Histoires de sorties ou sortie d’histoire ?
P. La Sagna
 

Rome 2006

« Dans le mouvement de l’histoire, on rêve de sortie, de tourner la page, mais aucune page n’est jamais tournée ».

J. A. Miller, La Cause freudienne, n° 61 p 133.

Lacan a dit, ici même à Rome, que l’avenir de la psychanalyse dépend de l’avenir du réel. Le réel c’est ce qui ne marche pas. Cela ne marche pas aussi bien que cela au niveau de la passe. Ce n’est pas forcément mauvais signe. Une passe dont la consistance essentielle tiendrait à l’idée simple de sortir du symptôme par le fantasme traversé, une « passe de l’âge d’or », me paraît plus difficile à soutenir depuis quelques années. Nous voilà plutôt sur la voie de retour, qui était prévue au départ, soit du fantasme vers le symptôme !

1) Histoires d’AE
Pour constituer la série de AE nous nous servons en fait de l’histoire de leur analyse qui ne se résume pas seulement dans le fantasme. Cette série d’AE est faite « d’épars désassortis » selon le mot de Lacan en 1976. Etre « sorti » ne fait pas que l’on soit a-ssortis aux autres ou à la tradition, voire à une histoire type.
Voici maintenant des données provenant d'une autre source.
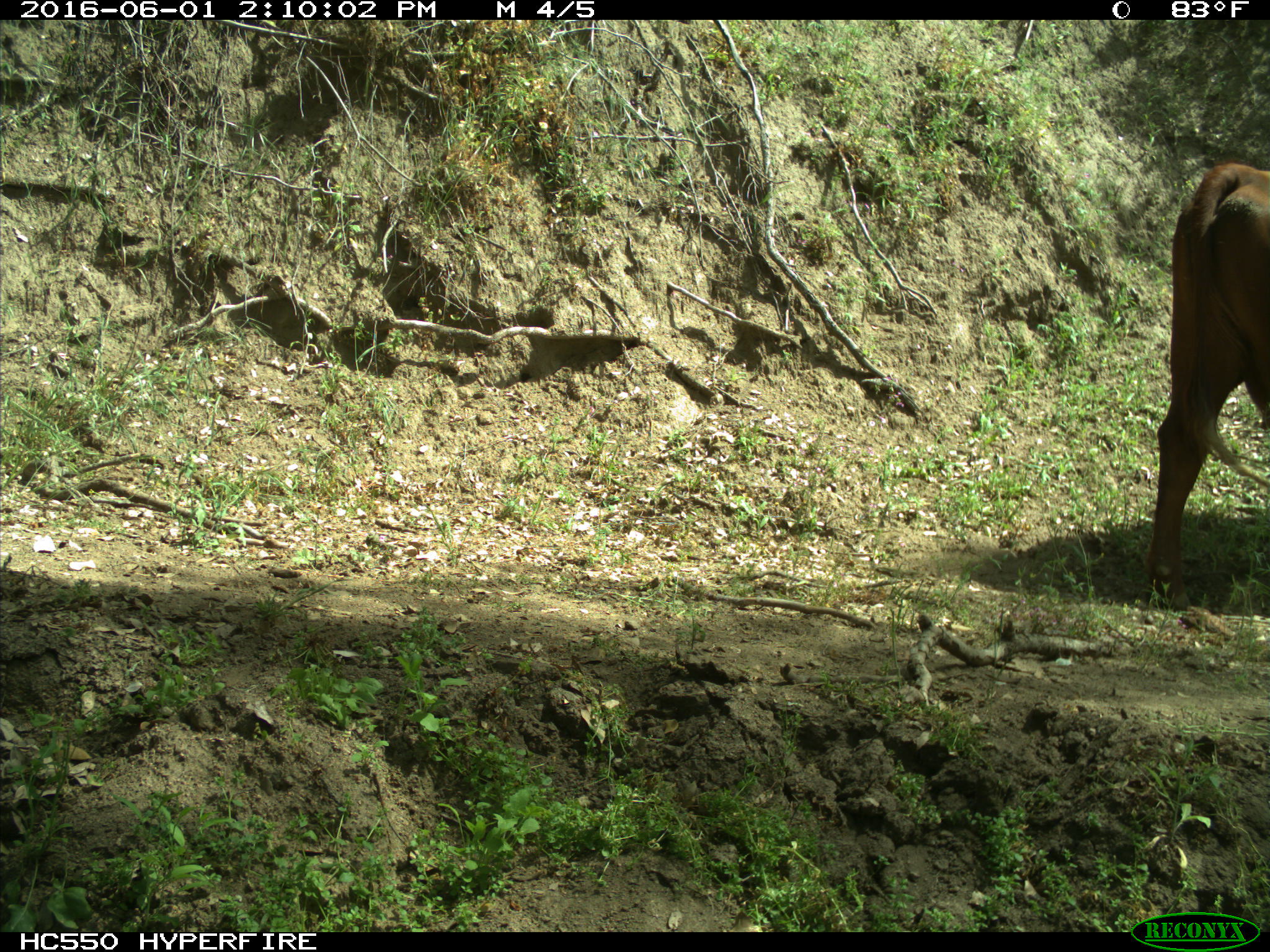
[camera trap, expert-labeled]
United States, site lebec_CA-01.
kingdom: Animalia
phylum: Chordata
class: Mammalia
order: Artiodactyla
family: Bovidae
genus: Bos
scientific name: Bos taurus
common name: domestic cow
Bos taurus (domestic cow).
L’histoire est aussi une mise en série d’événements désassortis qui ne constituent pas nécessairement un sens. Une cure est une série d’événements de savoir et de corps pour un parlêtre. On « historise » pour ajouter de la consistance à la série, ce qui risque d’ajouter du sens.

Je n’ai pas oublié la série d’événements de discours qui ont constitué la trame de mon témoignage. Mais ce qui serrait tout l’ensemble, le faisait tenir comme histoire, semble moins consistant après plus de dix ans. Hystoriser c’est peut-être surtout nouer les choses autrement que par le sens, voire la mise en série.

La logique du nœud n’est pas identique à la mise en série et donc s’hystoriser s’oppose à s’autoriser. S’autoriser, même de soi-même implique sans doute un Auteur, un Autre, là où l’hystorisation part de la chute de l’Autre, voire de l’un en moins qui fonde une série.

La nature du fait clinique, du moment susceptible de servir de variable à la détermination de la passe est diverse : traversée du fantasme, chute de l’objet a, acte psychanalytique, événement de savoir ou de corps, identification au sinthome, nouage borroméen singulier, ratage fructueux. Certains peuvent s’inquiéter ici d’un manque d’unité. Cette série de termes est-elle convergente, ou est-elle, a contrario, disparate et devant, là aussi, être nouée ? Ces éléments sont, sans doute, épars. Le mot « épars » vient de séparer, qui vient lui-même du latin spargere, sparso en italien, soit répandre, semer.

2) L’avenir, le présent, le passé
Pour arriver à hystoriser mieux vaut sortir un peu du rêve ou du cauchemar de son histoire. Sortir de l’histoire, ce qui va plus loin que sortir du fantasme, veut dire que le passé, le présent, l’avenir n’ont plus la même valeur et le temps aussi sans doute. L’histoire c’est justement l’hypothèse d’un rapport entre le passé, le présent et l’avenir. C’est pour cela que l’histoire ne va pas sans un lien, celui, par exemple, de l’amour du nom du père et de la religion. D’où je crois le witz de Lacan d’écrire histoire avec un y pour créer ici un décalage. S’il faut penser à partir de l’épars, du dés-assorti, hystoire et fantasme s’opposent. Mais est-ce que le fantasme, d’où surgit le sens, n’est pas aussi un tore particulier, un lien donc ? Vous voyez qu’il ne faut rien confondre, que chacun des termes se distingue et qu’ils peuvent pourtant venir se nouer.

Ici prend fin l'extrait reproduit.